I wonder if the decline in snowboarding and the rise in skiing is the same nationwide or if places more suited to snowboarding are maintaining better numbers.


----------



## dmc (Feb 19, 2013)

Mpdsnowman said:


> I remember when resorts opened snowboarding up and yes it was an issue to many. Cant blame them skiing was the original...



Well... original skiing was a LOT different from what we know today..

Remember that skiing was borne from necessity - delivering mail - attacking the next town over...
And snowboarding was borne only for fun.  

I was there when snowboarding opened up to ski areas..  In the mid/late 80's we we're there at Hunter and other areas working to make sure everyone had equal access.  
When Hunter closed Anna Purna to boarders we marched into Izzy's office and complained...  
When the tried to open a snowboard only "park" on Drop Off( I think) we marched into Izzys office and told him to open it to everyone..
When people on the chairs ripped into us - we calmly talked to them and quelled the miss-information..  and made some friends..
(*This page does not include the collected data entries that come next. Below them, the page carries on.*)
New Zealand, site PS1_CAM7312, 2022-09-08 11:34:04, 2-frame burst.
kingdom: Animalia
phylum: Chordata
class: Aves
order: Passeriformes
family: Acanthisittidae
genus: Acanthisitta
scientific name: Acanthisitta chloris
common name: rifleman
We've been at it for a while and I still jump in on the anti-snowboard BS I see to this day as many here know...


----------



## C-Rex (Feb 19, 2013)

BenedictGomez said:


> Maybe you're right, but in my limited sample size, the snowboarders I ski with all have at least 2 boards. Some have 3.
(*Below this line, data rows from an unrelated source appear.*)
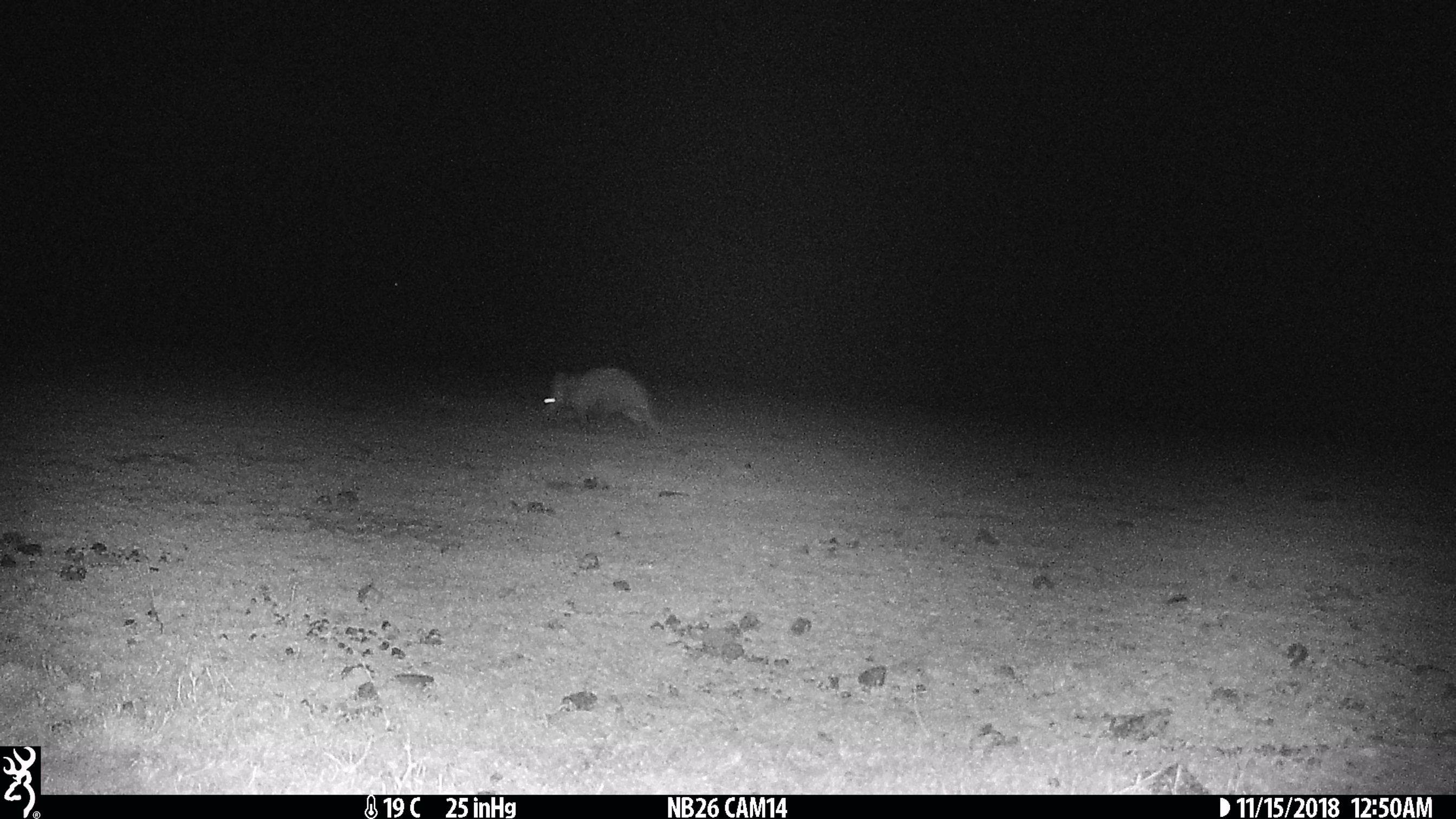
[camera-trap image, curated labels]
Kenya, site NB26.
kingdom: Animalia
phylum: Chordata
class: Mammalia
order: Tubulidentata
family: Orycteropodidae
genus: Orycteropus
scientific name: Orycteropus afer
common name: aardvark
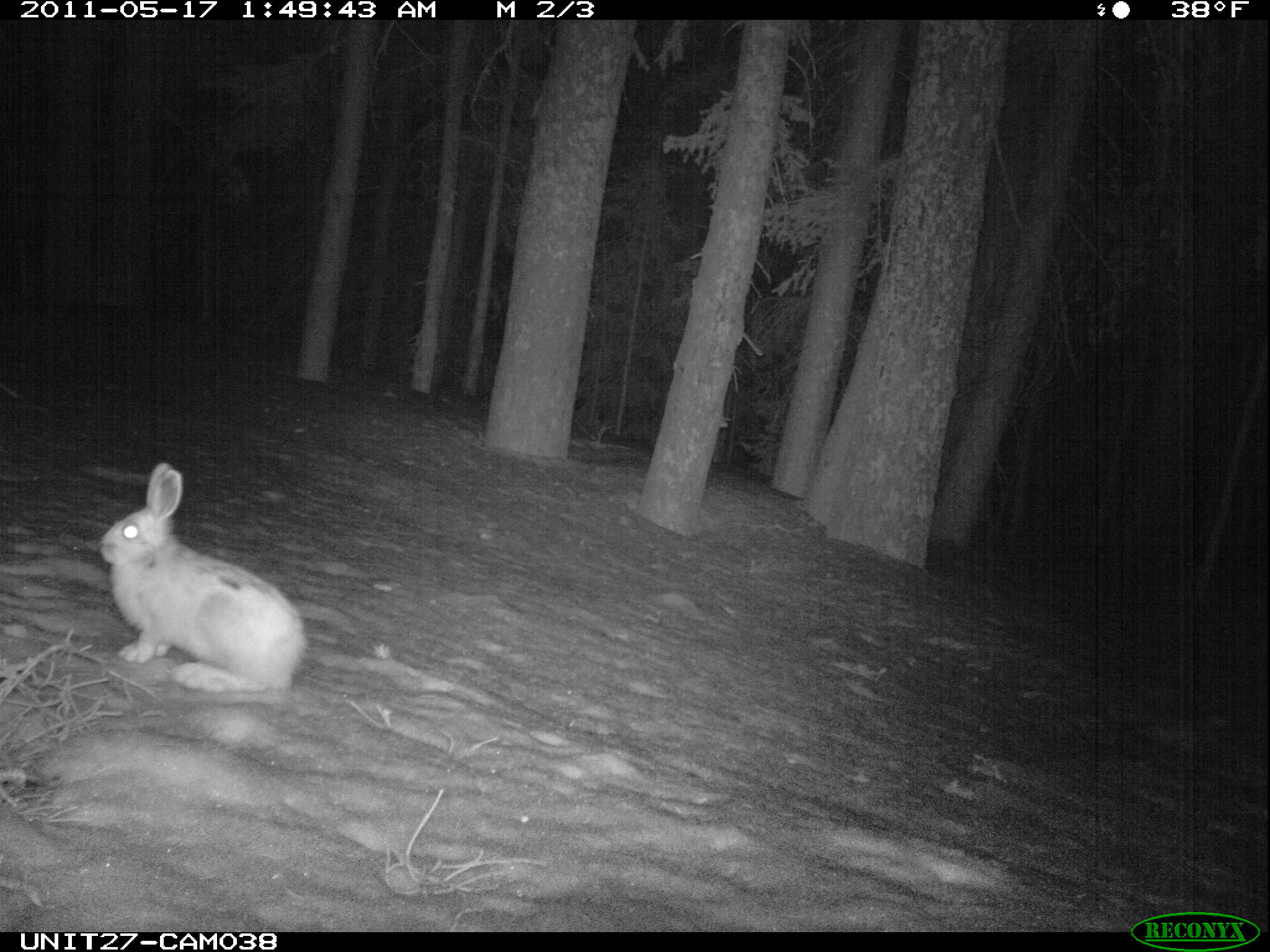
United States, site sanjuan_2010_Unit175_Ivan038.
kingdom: Animalia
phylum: Chordata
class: Mammalia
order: Lagomorpha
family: Leporidae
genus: Lepus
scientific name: Lepus americanus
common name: snowshoe hare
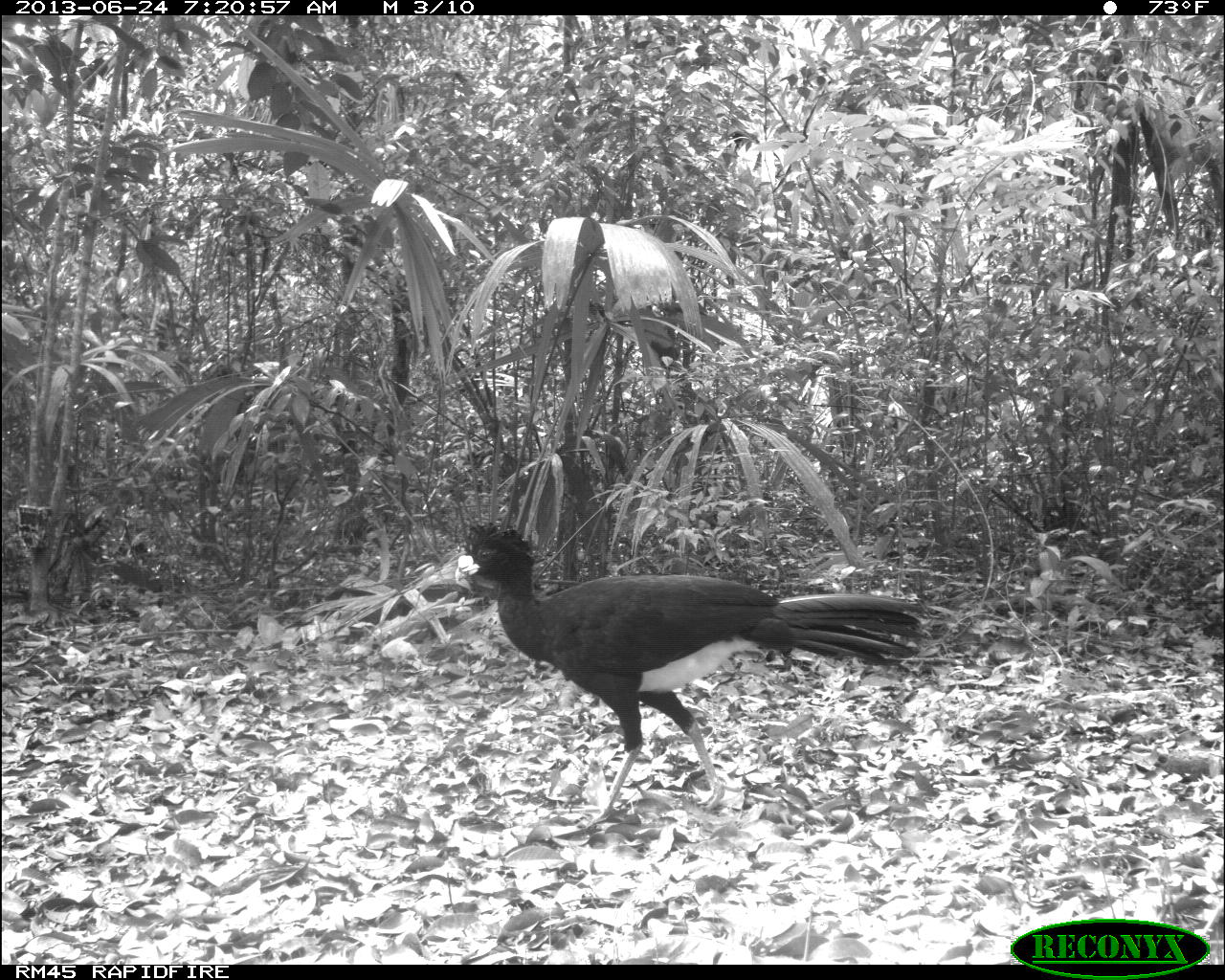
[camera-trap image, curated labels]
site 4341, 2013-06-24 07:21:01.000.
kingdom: Animalia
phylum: Chordata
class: Aves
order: Galliformes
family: Cracidae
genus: Crax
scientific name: Crax rubra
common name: great curassow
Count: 1.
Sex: male.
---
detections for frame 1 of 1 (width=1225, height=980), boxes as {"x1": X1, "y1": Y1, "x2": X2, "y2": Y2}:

Do they have multiple board they use throughout the season for different conditions or types of riding, or do they just have 2 or 3 boards because they didn't sell the old one when they bought a new one?

I have 5 boards but 3 of them are unofficially retired.  I've never sold a board.  I still have all of them since I first started.  One day they will make an awesome display in my man cave.  The two I use are similar, but I keep the newer one for good conditions and the older one for days with likely rock encounters.


----------



## C-Rex (Feb 19, 2013)

dmc said:


> Well... original skiing was a LOT different from what we know today..
> 
> Remember that skiing was borne from necessity - delivering mail - attacking the next town over...
> And snowboarding was borne only for fun.
> ...




You, sir, are a gentleman and a scholar.


----------



## dmc (Feb 19, 2013)

C-Rex said:


> Do they have multiple board they use throughout the season for different conditions or types of riding, or do they just have 2 or 3 boards because they didn't sell the old one when they bought a new one?



I have 3 working decks..
A smaller one for East Coast
A larger for Big mountains..
A Split deck for BC

i have a couple others that are totally trashed and not rideable...


----------



## AdironRider (Feb 19, 2013)

I have two techinically, but really its one. 
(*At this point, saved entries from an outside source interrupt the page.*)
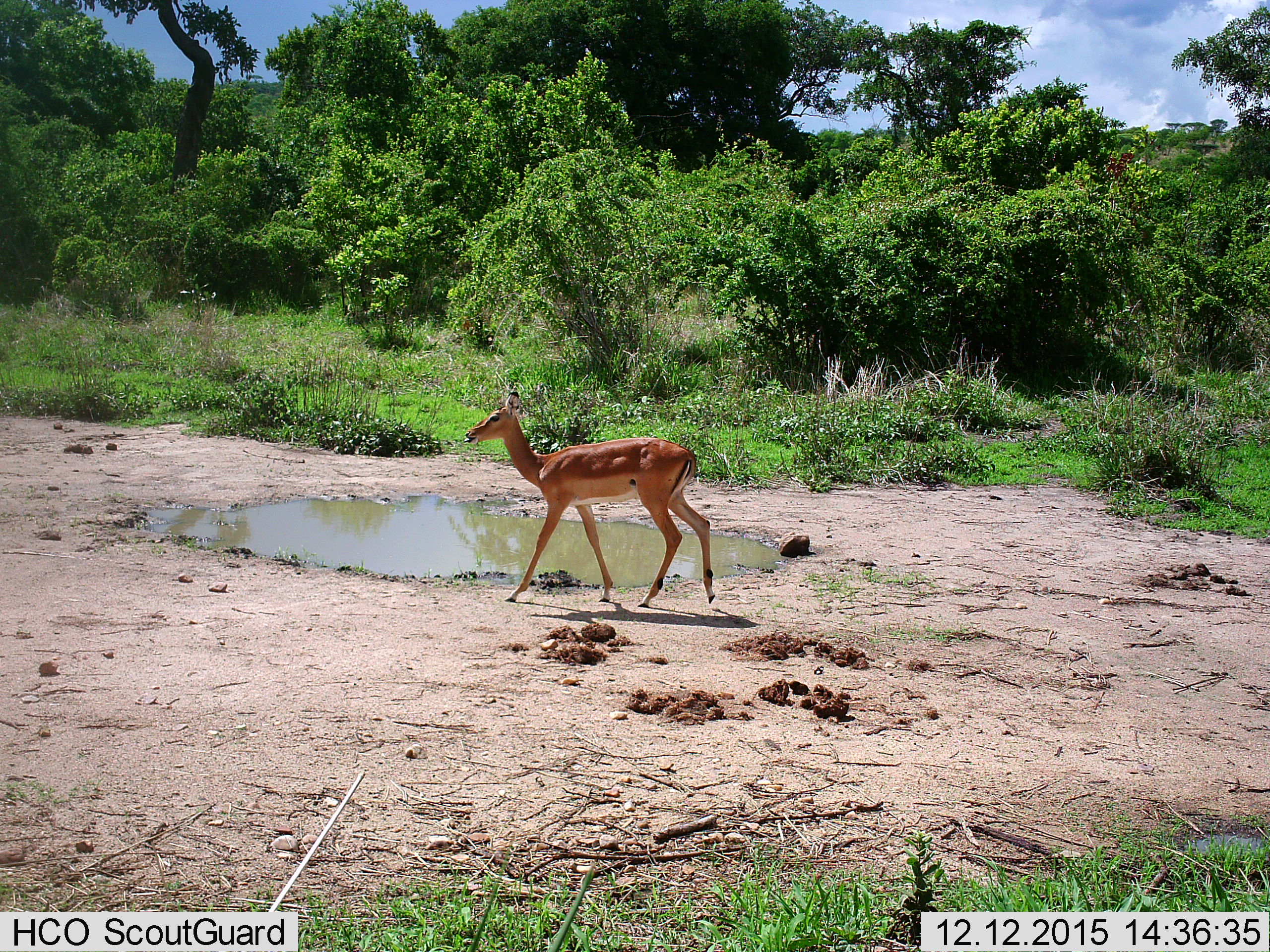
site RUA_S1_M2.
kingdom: Animalia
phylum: Chordata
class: Mammalia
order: Artiodactyla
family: Bovidae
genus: Aepyceros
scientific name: Aepyceros melampus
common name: impala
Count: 1.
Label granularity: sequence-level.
Two Salmonon burners, one custom split, and one regular 163 for inbounds. 

I dont know of to many snowboarders that have more than one board, outside of a split. In fact I cant think of any. 

Having an old board lying around that you used to ride doesnt really count IMO.


----------



## C-Rex (Feb 19, 2013)

dmc said:


> I have 3 working decks..
> A smaller one for East Coast
> A larger for Big mountains..
> A Split deck for BC
> ...



Well, I'd say that a lot of the snowboarders on these forums are just a bit more dedicated than your average rider.  So you guys don't count. :razz: I really want a split, but first I need to get my friends to buy into doing some hiking/skinning for turns.  I don't think it'd be as fun, or safe, if I went by myself.


----------



## jaywbigred (Feb 19, 2013)

drjeff said:


> From my own personal observation and perspective. Kids these days, bot male and female, generally speaking like terrain parks. While a snowboard may be a bit easier/quicker to pick up the general technique of turning and getting down the hill on than a pair of skis. In the park setting, having both feet able to move independently of each other for balance purposes has to be a plus for someone learning and using a park.
> 
> Purely speaking from the perspective of seeing kids (I'll call kids say age 15/16 and under) who are the future of our downhill snowsliding sport, what I see first hand over in the parks at Carinthia at Mount Snow these days is a mix of say 2/3rds -3/4ths skiers to 1/3rd - 1/4ths boarders.  Just yesterday that had a age 12 and under comp at Mount Snow called the Grommet Jam.  They had 57 participants - 40+ were on skis.
> 
> ...



I think you can still ride an edge and carve on "regular" snowboards with normal snowboard boots. This weekend, at Campgaw Mountain, of all places (a county-owned NJ hill with ~250 vertical feet), there was a kids snowboard slalom race going on, and they were laying down absolute rails. I saw maybe two or three sets of carving boards with hard boots, but most were on more normal gear and were riding awesome arcs, even at age groups 7-8. So fun to watch.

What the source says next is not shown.